YES! It was easy and fun to make and so so so luxurious to eat. So simple. So well constructed. So easy to follow. So good.
Happy you enjoyed Mel!
We love this soup. Does it freeze well?
Hey Laurie! It does!
This is no doubt one of the best chicken soups I’ve ever made in my Instant Pot, or any of my pots for that matter. I’ve been using my pressure cooker for years and have made many soups, but this one hands down has incredible flavor, texture and wholesome ingredients! I recently started AIP, so this is wonderful to find so much flavor without butter. I used duck fat, and dab of bacon lard to saute the onions. And I included 1 turnip root and 1 parsnip, and I used chicken thighs because I prefer their flavor. I also did the add-in of 1 TBSP nutritional yeast. AMAZING!! 10 stars!
I’m so happy you enjoyed it, Caralleen!
I want to try this recipe this week. However, I haven’t had much luck cooking meat in the Instant Pot. It always comes out too dry. I’ve read one of the reasons it’s too dry is using a quick release and not allowing the meat to sit in the juices as it cools. I know some people like their meat on the drier side and might not notice, but I really dislike dry meat. Does the meat stay moist in this recipe?
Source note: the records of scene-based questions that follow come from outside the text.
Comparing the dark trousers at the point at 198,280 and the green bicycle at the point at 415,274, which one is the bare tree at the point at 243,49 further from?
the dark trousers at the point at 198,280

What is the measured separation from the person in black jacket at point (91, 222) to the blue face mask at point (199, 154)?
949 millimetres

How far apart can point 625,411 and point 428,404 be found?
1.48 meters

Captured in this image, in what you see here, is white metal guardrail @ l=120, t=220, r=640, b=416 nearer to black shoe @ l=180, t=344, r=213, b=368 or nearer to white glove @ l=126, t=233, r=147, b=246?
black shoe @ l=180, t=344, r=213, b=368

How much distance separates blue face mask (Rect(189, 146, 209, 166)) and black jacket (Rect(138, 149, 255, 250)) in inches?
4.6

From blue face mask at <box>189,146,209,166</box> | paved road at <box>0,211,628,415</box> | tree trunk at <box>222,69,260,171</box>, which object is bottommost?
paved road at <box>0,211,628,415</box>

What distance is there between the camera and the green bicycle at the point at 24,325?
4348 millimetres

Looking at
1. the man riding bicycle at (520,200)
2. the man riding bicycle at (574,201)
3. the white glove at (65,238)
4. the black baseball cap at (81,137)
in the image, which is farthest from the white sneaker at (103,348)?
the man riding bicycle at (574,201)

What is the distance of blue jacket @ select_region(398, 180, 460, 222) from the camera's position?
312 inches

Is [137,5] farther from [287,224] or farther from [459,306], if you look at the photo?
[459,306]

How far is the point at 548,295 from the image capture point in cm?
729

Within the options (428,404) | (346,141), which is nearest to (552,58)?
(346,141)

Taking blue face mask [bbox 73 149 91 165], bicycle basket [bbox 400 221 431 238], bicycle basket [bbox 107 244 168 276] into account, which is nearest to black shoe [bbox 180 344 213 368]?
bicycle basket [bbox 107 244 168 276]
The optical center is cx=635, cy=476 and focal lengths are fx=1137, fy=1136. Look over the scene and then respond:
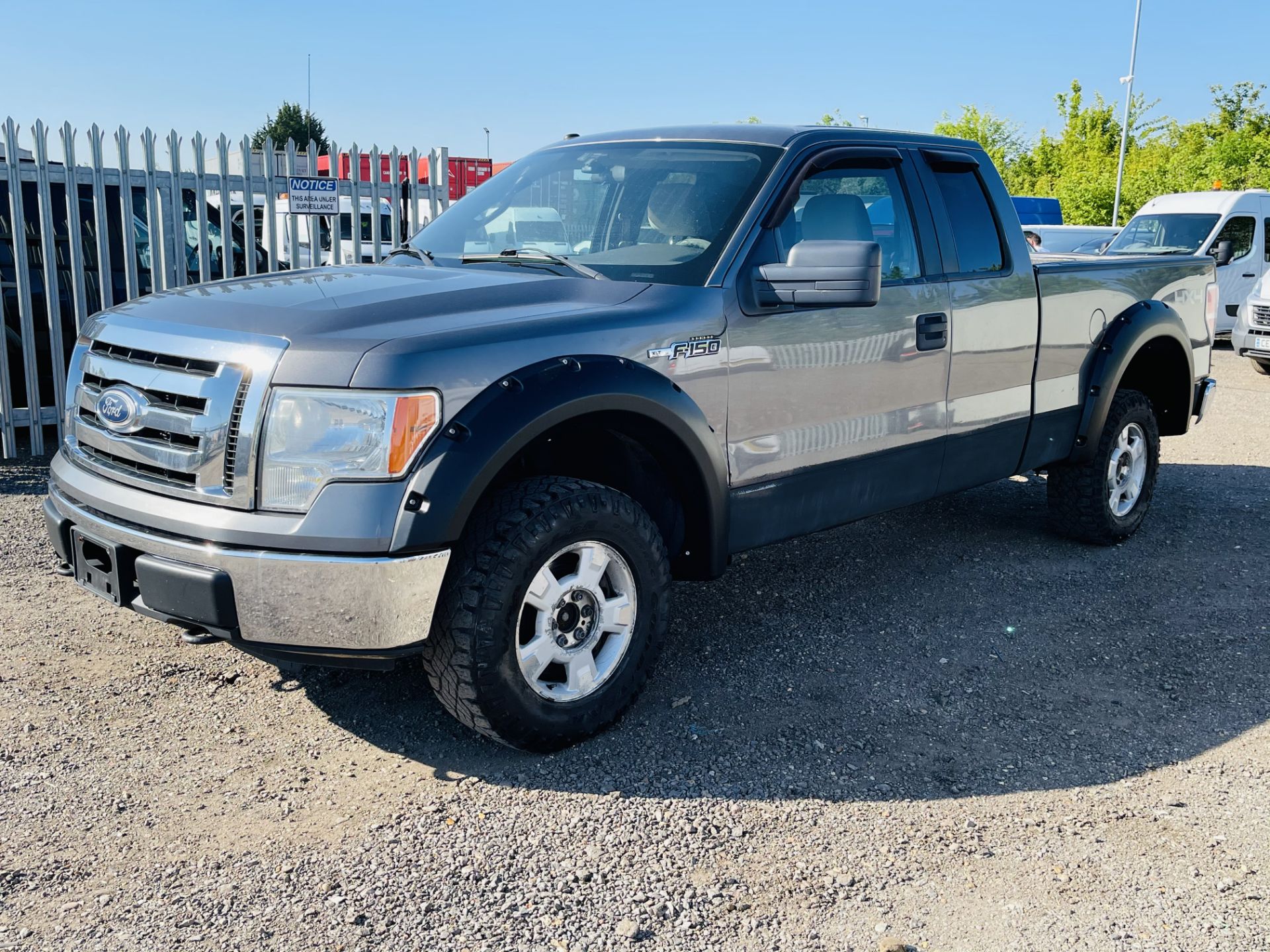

Hi Kirsten! I have found the method of natural release to work well with big, tough chunks of meat (like pot roast or pork shoulder), but I do not think it works well with chicken. The chicken does stay tender in this recipe because it is not overcooked. I would encourage you to give it a try!
Thank you so much for posting this-I’ve actually made it before and it was delicious! And I have all the ingredients to make it now-so perfect 👍
I also appreciate the coconut discussion before the recipe because I too have to avoid it. Very helpful as are the tips about instant pot cooking!
Happy you found this recipe useful, Valerie!
Delicious soup, one of my favorites now. I was surprised how creamy it was, and I couldn’t even taste the cauliflower. It was very flavorful, and the chicken (I used bone-in thighs) was tender enough that my 3 1/2 year old daughter ate it with no problems. She loved it, too!
I’m really happy you loved it, Jessica!
Hi, I love so many of your recipes and am still discovering which foods cause sensitivities and which do not. I see you use nutritional yeast in this and some other recipes and am curious because in my research I’m learning that nutritional yeast is contraindicated for people with autoimmune diseases owing to the anti Saccharomyces cerevisiae antibodies present in their bodies. Will you elaborate on how and why using it is approved during AIP eating? I appreciate your guidance and assistance!
Hi Kerin! Nutritional yeast is compliant in the elimination phase of AIP. If you have a known allergy or sensitivity to it (or any other food!), you should eliminate it. If we eliminated every food that could be a sensitivity for anyone we’d end up with no foods to eat! Good luck.